Ein Märchen für Erwachsene

Graf Zahl hiess ursprünglich Robert Filbinger. Im Showgeschäft hatte man mit diesem Namen allerdings keine Chance. Also musste er sich einen anderen suchen. Und da Robert gerne zählte, nannte er sich Graf Zahl. Kaum hatte er den neuen Namen angenommen, folgte schon der Erfolg. Ein Agent entdeckte ihn und vermittelte ihn an die Sesamstrasse. Dort wirkte Graf Zahl für lange Zeit. In jeder Sendung bekam er einen Auftritt und durfte das tun, was er am liebsten machte: zählen. Die Kinder liebten ihn. In seiner Freizeit - von der hatte er genügend - studierte er an einer Fernhochschule Mathematik. Schliesslich wusste Graf Zahl, dass in einer globalisierten Welt die Weiterbildung das A und O ist! In seiner Sendung nutzte ihm das freilich wenig. Die war schliesslich für Kinder konzipiert. Kunststücke, wie die siebte Wurzel aus einer 11-stelligen Zahl zu ziehen, durfte er nie vorführen. Auch seine Kenntnisse in der Integralrechnung, Fuzzy Logik oder der Spieltheorie blieben den Zuschauern unbekannt. Nein, er musste immer nur zählen. Fledermäuse, Regentropfen, Flöhe oder Sandkörner, alles zählte er ohne zu klagen. Niemand wusste, wie sehr er sich langweilte. Langsam machte sich ein Burn Out bemerkbar. Graf Zahl wollte nicht bis an sein Lebensende derjenige sein, der nur zählt. Also beschloss er zu kündigen und sich einer neuen Herausforderung zu stellen. Mit seinen spitzen Zähnen und dem schwarzen Frack würde er schon was finden, dachte er sich. Aber das war einfacher gesagt als getan. Er bewarb sich für alle möglichen Sendungen, aber niemand wollte ihn. Ausser natürlich 9Live, die boten ihm eine Stelle als Moderator in einem Telefonquiz an. Aber dazu hatte Graf Zahl doch zu viel Selbstachtung. Neben den ausrangierten Big-Brother-Bewohnern, arbeitslosen Schlagerstars und mopsig gewordenen Praline-Models wollte er sich nicht tummeln.

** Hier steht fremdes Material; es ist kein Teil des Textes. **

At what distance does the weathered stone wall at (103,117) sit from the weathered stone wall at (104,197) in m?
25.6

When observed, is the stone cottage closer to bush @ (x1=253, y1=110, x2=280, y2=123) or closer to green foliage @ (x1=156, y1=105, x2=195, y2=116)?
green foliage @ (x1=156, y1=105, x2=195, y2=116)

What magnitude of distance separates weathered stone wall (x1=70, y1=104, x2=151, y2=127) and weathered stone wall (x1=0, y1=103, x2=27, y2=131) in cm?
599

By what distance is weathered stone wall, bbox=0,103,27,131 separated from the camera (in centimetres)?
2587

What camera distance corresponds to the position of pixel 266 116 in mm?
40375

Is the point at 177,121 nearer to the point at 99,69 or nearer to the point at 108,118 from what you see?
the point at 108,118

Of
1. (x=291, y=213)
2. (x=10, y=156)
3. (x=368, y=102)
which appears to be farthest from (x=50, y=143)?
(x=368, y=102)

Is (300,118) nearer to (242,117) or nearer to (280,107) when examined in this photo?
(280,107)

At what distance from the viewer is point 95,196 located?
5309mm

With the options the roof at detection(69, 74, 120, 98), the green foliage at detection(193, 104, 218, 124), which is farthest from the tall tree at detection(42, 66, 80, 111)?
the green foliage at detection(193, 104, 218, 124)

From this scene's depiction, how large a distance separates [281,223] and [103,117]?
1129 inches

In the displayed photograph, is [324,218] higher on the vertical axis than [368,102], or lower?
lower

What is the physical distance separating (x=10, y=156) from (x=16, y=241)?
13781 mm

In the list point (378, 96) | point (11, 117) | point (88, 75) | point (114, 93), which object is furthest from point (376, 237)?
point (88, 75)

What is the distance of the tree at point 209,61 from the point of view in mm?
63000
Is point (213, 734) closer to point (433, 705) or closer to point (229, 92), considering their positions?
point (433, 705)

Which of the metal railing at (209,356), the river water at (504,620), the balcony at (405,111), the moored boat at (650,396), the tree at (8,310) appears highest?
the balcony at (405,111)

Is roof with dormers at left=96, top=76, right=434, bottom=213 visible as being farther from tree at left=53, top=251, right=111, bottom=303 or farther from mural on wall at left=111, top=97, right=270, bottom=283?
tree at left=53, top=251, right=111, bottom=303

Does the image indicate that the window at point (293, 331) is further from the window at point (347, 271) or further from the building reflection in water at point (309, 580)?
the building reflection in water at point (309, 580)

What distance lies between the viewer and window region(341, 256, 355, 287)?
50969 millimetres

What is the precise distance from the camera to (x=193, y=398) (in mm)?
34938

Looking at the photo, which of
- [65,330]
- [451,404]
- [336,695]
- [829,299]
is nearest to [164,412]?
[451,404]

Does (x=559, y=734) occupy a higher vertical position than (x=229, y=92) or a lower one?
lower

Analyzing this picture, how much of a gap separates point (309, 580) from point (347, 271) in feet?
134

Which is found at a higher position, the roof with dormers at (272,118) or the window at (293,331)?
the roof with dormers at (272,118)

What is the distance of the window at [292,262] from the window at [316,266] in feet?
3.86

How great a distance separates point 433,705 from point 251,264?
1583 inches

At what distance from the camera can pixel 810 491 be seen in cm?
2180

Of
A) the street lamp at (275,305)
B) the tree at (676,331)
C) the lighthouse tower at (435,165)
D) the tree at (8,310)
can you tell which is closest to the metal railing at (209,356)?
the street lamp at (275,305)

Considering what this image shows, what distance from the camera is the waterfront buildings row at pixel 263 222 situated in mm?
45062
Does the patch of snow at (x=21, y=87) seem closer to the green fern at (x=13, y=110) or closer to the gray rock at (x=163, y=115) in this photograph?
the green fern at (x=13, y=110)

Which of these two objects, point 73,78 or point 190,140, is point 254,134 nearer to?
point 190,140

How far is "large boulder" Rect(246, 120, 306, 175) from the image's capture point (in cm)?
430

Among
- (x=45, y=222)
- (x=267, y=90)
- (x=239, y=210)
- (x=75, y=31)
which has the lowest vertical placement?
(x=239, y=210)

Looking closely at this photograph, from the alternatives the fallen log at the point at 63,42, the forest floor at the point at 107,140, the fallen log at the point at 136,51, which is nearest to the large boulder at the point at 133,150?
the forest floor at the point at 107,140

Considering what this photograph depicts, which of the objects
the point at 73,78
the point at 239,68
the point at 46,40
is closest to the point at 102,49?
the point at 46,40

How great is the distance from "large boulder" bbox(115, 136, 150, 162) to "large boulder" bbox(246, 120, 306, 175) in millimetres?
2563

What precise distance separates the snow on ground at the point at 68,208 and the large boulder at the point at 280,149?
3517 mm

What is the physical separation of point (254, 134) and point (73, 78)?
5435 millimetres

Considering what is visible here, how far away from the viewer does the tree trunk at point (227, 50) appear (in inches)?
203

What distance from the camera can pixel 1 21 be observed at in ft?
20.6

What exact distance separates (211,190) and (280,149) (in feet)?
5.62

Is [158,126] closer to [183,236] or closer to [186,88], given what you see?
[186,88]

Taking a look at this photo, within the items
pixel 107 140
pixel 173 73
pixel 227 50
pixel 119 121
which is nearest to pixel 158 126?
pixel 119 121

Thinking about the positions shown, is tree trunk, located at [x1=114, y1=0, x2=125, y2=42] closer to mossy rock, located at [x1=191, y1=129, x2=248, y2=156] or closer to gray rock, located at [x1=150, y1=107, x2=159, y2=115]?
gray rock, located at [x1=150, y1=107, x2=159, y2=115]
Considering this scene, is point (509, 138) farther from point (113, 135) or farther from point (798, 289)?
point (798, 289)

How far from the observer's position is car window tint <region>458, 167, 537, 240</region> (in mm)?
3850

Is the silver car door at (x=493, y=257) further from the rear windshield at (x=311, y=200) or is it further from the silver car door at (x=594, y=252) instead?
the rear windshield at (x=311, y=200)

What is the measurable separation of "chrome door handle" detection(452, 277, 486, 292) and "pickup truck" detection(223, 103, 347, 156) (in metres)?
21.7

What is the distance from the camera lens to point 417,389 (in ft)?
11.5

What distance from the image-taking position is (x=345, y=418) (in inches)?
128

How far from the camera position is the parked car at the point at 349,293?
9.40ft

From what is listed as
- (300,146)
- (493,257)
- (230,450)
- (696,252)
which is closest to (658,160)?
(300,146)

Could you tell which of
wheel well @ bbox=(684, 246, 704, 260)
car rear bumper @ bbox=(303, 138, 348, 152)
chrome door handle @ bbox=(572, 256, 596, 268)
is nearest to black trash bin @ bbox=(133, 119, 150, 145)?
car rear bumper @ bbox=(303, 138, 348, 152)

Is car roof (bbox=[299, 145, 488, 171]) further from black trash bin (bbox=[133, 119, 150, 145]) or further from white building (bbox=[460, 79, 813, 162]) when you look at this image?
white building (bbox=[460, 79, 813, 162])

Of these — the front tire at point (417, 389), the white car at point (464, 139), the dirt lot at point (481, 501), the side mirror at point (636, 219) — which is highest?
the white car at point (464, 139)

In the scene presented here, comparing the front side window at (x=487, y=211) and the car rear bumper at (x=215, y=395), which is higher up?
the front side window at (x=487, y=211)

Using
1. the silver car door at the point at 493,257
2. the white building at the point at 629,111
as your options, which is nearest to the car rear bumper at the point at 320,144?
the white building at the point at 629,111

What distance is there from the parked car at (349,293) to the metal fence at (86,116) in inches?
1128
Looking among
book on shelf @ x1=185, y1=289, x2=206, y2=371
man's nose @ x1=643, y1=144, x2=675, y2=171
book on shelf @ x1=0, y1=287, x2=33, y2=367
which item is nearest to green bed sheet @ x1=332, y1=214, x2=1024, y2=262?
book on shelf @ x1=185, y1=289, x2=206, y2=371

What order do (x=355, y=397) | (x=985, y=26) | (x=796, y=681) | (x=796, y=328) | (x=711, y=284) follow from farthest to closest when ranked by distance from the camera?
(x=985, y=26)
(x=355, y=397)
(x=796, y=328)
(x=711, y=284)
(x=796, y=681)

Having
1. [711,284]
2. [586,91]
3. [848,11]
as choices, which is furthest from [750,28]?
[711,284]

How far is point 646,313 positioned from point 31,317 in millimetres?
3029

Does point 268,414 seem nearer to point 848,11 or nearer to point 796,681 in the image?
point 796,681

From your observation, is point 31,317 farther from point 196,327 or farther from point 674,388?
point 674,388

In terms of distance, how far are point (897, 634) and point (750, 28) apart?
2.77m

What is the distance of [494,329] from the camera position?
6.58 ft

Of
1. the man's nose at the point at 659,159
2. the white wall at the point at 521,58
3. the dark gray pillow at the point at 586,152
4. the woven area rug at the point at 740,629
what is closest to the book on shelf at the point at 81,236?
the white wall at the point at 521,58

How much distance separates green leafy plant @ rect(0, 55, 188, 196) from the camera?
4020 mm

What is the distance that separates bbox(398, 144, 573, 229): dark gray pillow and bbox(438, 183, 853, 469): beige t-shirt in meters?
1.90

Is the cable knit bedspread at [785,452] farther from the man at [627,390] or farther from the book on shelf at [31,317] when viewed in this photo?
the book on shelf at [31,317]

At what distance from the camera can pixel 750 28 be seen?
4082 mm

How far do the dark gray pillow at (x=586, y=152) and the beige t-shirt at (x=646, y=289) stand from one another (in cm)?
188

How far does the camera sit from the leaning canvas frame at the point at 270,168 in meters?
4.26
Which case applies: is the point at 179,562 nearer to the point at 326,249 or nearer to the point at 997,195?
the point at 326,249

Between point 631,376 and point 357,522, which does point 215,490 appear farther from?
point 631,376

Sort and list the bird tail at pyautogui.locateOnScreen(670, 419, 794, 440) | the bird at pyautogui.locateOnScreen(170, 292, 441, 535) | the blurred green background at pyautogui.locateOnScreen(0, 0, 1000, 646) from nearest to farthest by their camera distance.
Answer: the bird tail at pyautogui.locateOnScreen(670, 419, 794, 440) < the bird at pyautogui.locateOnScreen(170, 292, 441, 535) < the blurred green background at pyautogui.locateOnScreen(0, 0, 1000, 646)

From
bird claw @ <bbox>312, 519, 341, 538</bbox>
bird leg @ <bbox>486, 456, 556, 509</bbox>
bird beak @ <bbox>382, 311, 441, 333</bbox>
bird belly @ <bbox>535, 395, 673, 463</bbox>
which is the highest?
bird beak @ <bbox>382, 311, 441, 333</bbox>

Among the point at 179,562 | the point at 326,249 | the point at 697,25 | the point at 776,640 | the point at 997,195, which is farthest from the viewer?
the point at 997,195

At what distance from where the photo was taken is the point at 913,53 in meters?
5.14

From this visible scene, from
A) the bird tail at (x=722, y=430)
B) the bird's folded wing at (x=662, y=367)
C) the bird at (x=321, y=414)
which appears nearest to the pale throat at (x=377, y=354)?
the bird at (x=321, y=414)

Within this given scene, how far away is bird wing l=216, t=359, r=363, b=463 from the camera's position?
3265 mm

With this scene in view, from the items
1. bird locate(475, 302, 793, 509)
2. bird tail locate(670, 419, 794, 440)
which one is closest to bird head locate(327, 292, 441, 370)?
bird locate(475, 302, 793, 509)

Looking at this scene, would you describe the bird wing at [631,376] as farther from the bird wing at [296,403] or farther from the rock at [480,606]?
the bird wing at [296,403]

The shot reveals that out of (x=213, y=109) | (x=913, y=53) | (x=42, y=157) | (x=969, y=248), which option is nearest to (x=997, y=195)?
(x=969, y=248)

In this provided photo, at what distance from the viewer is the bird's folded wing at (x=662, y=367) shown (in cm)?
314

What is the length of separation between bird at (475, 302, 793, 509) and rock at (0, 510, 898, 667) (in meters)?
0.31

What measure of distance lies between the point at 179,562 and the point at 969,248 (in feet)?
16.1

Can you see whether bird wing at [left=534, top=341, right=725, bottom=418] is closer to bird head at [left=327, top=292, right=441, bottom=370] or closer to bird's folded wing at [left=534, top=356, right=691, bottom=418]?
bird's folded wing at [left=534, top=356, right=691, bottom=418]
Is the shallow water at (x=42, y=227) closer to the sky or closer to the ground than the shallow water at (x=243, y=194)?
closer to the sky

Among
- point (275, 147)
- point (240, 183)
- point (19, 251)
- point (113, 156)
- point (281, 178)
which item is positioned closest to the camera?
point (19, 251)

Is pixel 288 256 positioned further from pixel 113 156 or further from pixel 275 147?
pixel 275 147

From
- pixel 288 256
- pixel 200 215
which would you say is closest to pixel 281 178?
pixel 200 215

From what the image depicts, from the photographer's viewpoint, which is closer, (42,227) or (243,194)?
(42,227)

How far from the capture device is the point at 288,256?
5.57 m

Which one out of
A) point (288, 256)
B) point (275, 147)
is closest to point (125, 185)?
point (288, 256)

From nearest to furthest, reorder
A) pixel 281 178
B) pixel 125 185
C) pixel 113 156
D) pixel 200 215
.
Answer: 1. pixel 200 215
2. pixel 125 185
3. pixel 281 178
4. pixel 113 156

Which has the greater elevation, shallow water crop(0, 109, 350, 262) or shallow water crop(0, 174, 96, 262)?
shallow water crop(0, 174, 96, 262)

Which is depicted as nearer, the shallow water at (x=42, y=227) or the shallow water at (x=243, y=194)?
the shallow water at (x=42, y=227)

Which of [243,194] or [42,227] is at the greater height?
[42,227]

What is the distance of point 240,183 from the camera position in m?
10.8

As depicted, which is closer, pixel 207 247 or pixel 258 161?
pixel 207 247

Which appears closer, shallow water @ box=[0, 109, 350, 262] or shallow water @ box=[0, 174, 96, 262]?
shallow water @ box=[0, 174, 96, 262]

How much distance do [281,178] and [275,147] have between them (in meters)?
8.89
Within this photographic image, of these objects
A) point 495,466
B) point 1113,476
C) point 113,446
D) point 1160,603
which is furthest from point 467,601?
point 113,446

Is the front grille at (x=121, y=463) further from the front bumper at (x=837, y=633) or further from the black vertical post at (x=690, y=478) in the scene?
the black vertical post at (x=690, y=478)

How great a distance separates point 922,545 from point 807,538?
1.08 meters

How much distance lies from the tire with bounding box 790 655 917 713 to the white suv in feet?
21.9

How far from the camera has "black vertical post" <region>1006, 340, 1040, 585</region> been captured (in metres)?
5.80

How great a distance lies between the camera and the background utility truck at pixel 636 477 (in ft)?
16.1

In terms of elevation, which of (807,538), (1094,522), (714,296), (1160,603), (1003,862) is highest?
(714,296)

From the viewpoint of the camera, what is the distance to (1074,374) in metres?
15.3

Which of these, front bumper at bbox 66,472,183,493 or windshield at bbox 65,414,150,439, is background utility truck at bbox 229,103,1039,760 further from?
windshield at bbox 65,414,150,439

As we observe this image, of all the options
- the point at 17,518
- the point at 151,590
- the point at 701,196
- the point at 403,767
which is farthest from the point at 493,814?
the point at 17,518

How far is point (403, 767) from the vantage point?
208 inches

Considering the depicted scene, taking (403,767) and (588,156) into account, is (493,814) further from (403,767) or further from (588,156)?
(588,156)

Nach 112 Absagen, selbstverständlich hatte er alle gezählt, drohte Graf Zahl Hartz IV. Er musste etwas unternehmen. Dann kam ihm die rettende Idee. Er bewarb sich bei der Sendung „Wer wird Millionär“. Als Medienprofi hatte es Graf Zahl nicht schwer beim Casting. Sein leicht extravagantes Äusseres und sein Adelstitel verschafften ihm schon einen Bonus. Die meisten Fragen bei der Vorauswahl waren nicht allzu schwer, so dass er es in die Sendung schaffte. Dort sass er nun. Zehn andere Kandidaten hofften darauf, auf dem Stuhl gegenüber von Günther Jauch Platz nehmen zu dürfen. Bei der ersten Frage kam es auf die Geschwindigkeit an. Die Teilnehmer mussten vier Begriffe sortieren. „Ordnen Sie die Begriffe nach dem Datum ihrer Erfindung absteigend chronologisch an: a) Klappstuhl, b) Fahrstuhl, c) Stuhlgang und d) Heiliger Stuhl“. Da wusste Graf Zahl natürlich sofort Bescheid. Die Lösung war natürlich c, d, a, b. Der Stuhlgang war schon immer da, der heilige Stuhl wurde irgendwann nach Christi Geburt eingerichtet und die Erfindung des Klappstuhls war vor der des Fahrstuhls zu datieren. Graf Zahl durfte gegenüber von Günther Jauch Platz nehmen.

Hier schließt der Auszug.